Set the number of threads used for parallel operations.

**Parameters:**
- `num_threads` (int): Number of threads to use (must be >= 1)

### `get_num_threads()`

Get the current number of threads used for parallel operations.

**Returns:**
- Current thread count (default: `min(cpu_count, 4)`)

## Performance

Benchmarks on an Intel i7-8565U against PyTorch 2.8.0. Times are means over 10 iterations.

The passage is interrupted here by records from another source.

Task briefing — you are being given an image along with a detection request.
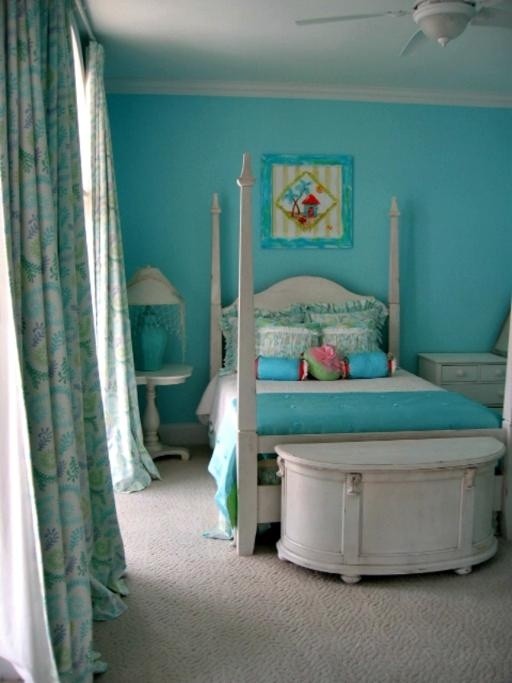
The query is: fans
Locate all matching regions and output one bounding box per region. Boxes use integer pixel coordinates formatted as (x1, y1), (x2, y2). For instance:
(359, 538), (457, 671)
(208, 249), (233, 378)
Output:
(296, 0), (512, 58)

**`resample()`** — single large 3D volume:

| Operation   | Mode            | **Single-thread** |         |           | **Four-threads** |         |          |
| ----------- | --------------- | ----------------- | ------- | :-------: | ---------------- | ------- | :------: |
|             |                 | volresample       | PyTorch |  Speedup  | volresample      | PyTorch |  Speedup |
| 512³ → 256³ | nearest         | 23.6 ms           | 38.0 ms |    1.6×   | 12.6 ms          | 16.7 ms |   1.3×   |
| 512³ → 256³ | linear          | 99.9 ms           | 182 ms  |    1.8×   | 34.3 ms          | 54.6 ms |   1.6×   |
| 512³ → 256³ | area            | 230 ms            | 611 ms  |    2.7×   | 64.5 ms          | 613 ms  | **9.5×** |
| 512³ → 256³ | nearest (uint8) | 13.7 ms           | 33.8 ms |    2.5×   | 4.3 ms           | 10.4 ms |   2.4×   |
| 512³ → 256³ | nearest (int16) | 16.5 ms           | 217 ms  | **13.2×** | 8.4 ms           | 93.2 ms |   11.2×  |


**`grid_sample()`** — single large 3D volume (128³ input):

| Mode   | Padding    | **Single-thread** |         |         | **Four-threads** |         |         |
| ------ | ---------- | ----------------- | ------- | :-----: | ---------------- | ------- | :-----: |
|        |            | volresample       | PyTorch | Speedup | volresample      | PyTorch | Speedup |
| linear | zeros      | 118 ms            | 181 ms  |   1.5×  | 38.1 ms          | 169 ms  |   4.4×  |
| linear | reflection | 103 ms            | 211 ms  |   2.1×  | 33.2 ms          | 194 ms  |   5.9×  |


Average speedup across all benchmarks: **3.1× at 1 thread**, **6.0× at 4 threads**.

**Notes:**

- **Area mode**: At 1 thread the speedup is 2.7×; at 4 threads it reaches 9.5×. PyTorch's area interpolation does not appear to parallelize over spatial dimensions for single-image workloads — its runtime is essentially unchanged between 1 and 4 threads (611 ms vs. 613 ms). volresample parallelizes along the first spatial dimension, reducing runtime from 230 ms to 65 ms with 4 threads.
- **int16**: PyTorch does not support int16 interpolation natively and requires casting to float32, processing, then casting back. volresample operates directly on int16, eliminating two full-volume type conversions. The advantage is large even at 1 thread (13.2×) and persists at 4 threads because the conversion overhead scales with data volume, not thread count.
- **Thread scaling**: For large volumes, volresample typically halves wall time going from 1 to 4 threads on nearest and linear modes. Grid sample scales more strongly (1.5× → 4.4× for linear) because per-voxel work is higher. PyTorch scaling is more variable, and negligible for area mode.
- **These are estimates** on a single machine under light load. Actual results will vary with CPU architecture, memory bandwidth, and system conditions.

## Development

### Running Tests

```bash
# Run all tests
pytest tests/

# Run with PyTorch comparison tests
pip install torch
pytest tests/ -v

# Skip PyTorch tests
pytest tests/ --skip-torch
```


### Running Benchmarks

```bash
# Use default threads (min of cpu_count and 4)
python tests/benchmark_resampling.py --iterations 10

# Or specify thread count
python tests/benchmark_resampling.py --threads 4 --iterations 10
```

### Building from Source

```bash
pip install -e ".[dev]"
python setup.py build_ext --inplace
```

## License

MIT License - see [LICENSE](LICENSE) file for details.

## Contributing

Contributions are welcome. Please submit a Pull Request.